このところ連続する大企業の謝罪会見を見ていて不思議に思うことがあると書きました。
日本では、企業のトップがマスコミの前で謝罪をするときに、会見する側で、あまり細かな配慮がなされていないと思うからです。
私は外国の会社に長くいました。それも航空会社です。
航空会社というのは安全運航を第一に掲げ、事故はあってはならないものとして考えられています。
ところが、そのあってはならない事故は、実はいつ起きるかわからないとも考えているわけで、いつ事故が発生してもいいように、それに対応するための準備も並行して行われています。
これが、電力会社と違うところで、電力会社は「事故は起こらないもの」として、実際に大きな事故が発生した場合の準備ができていないばかりか、事故が発生するであろうという想定すらされていなかったことが今回明らかになりましたが、航空会社では無事故・安全運航を掲げていながら、いつ事故が発生するかもしれないという想定で準備をしているのです。
でも、そういう航空会社に対して「安全、安全と言っておきながら、事故が起きる前提で準備しているなんてけしからん。」という人は、物事を順序立てて理解できない人以外にはいないでしょうから、事故は想定内だといえるわけです。

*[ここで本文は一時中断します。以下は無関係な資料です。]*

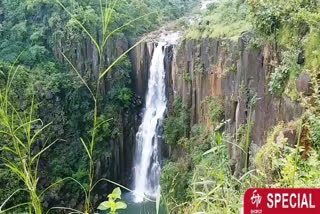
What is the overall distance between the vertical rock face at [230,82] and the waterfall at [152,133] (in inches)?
19.7

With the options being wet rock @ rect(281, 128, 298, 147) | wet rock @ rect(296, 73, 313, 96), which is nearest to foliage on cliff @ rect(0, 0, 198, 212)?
wet rock @ rect(296, 73, 313, 96)

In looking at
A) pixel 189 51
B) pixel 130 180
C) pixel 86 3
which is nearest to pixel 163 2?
pixel 86 3

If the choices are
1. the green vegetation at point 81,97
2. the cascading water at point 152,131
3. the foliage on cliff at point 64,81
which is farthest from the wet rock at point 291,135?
the foliage on cliff at point 64,81

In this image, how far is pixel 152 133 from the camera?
13531 mm

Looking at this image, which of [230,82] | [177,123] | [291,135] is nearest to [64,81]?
[177,123]

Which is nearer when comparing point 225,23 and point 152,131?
point 225,23

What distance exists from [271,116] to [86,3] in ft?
39.2

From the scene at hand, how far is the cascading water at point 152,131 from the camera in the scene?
13328 mm

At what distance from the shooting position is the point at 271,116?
6.18m

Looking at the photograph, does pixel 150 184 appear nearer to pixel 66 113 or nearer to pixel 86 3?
pixel 66 113

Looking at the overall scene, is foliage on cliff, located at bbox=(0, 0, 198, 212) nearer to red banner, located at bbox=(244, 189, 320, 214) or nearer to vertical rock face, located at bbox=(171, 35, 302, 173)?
vertical rock face, located at bbox=(171, 35, 302, 173)

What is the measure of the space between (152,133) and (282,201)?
40.3 ft

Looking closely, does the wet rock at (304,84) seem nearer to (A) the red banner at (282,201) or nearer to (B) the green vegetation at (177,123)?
(A) the red banner at (282,201)

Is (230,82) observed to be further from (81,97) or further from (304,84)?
(81,97)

私が航空会社にいたときに通常の業務以外の管理業務としてBCPとEPの一部を担当していました。
どちらも日本企業ではあまりなじみがない言葉かもしれませんが、BCPは(Business Continuity Planning)といって、ふだんから何があっても業務ができる体制を整えておくこと。航空会社でいえば、例えば空港のターミナルが火災になった時、それでも飛行機を通常通り発着させるためにはどうしたらよいかなどということをあらかじめプランしておくことです。
EPというのはその名の通りEmergency Planning。
緊急事態が発生した時のマニュアルを作り、非常事態訓練を定期的に行って、万が一の時に備えることです。

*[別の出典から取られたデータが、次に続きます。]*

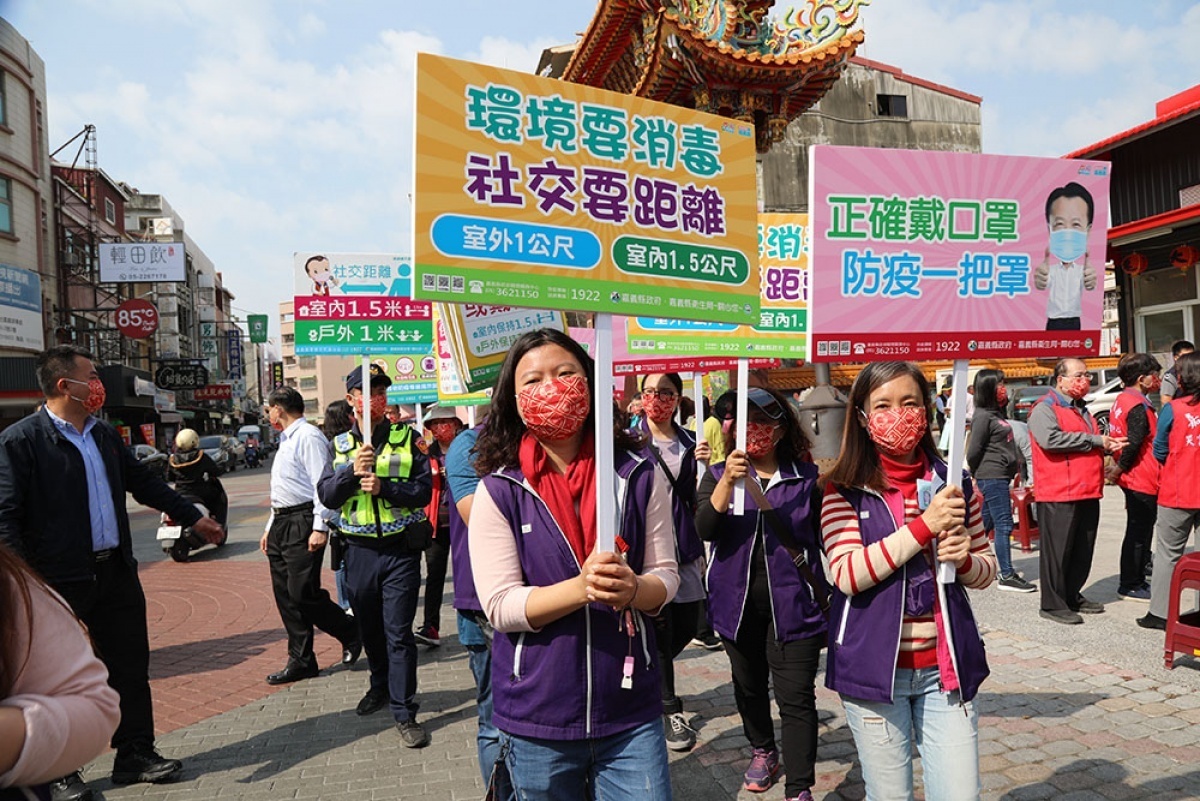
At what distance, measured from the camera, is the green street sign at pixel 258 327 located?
55.9 meters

マニュアルの内容は、事故発生と同時に対策本部を設置しコールセンターを開設。かかってきた電話はすべてコースセンターに取り次ぐ。
コールセンターの対応としては、電話の相手、連絡先、問い合わせの乗客名、乗客との関係を尋ね、いったん電話を切る。
そして30分以内に相手にこちらからかけなおす。
というようなことが詳細に記載されているマニュアルを地域ごとに作成し、15センチ幅ほどのA4バインダー数冊に分けて、また同内容のデジタルデータとしていつでも参照できるようにしておくこと。もちろん、定期的な見直し(チェック)も必要です。
それが、各空港に設置されているばかりでなく、同じものが対策本部が開設される本社の専用ルームにも各空港ごとにファイルとして保管されていて、おもしろいのは、そのマニュアルが今の時代でも必ず紙に印刷されてバインダーにファイルして置かれているということ。
もちろんシステムにも入っていますし、ROMにもなっていますが、緊急事態ということはシステムだって使えなくなることを想定して、きちんと紙に書いたものをいつでも使える状態で手が届くところにファイルして置いてあるのです。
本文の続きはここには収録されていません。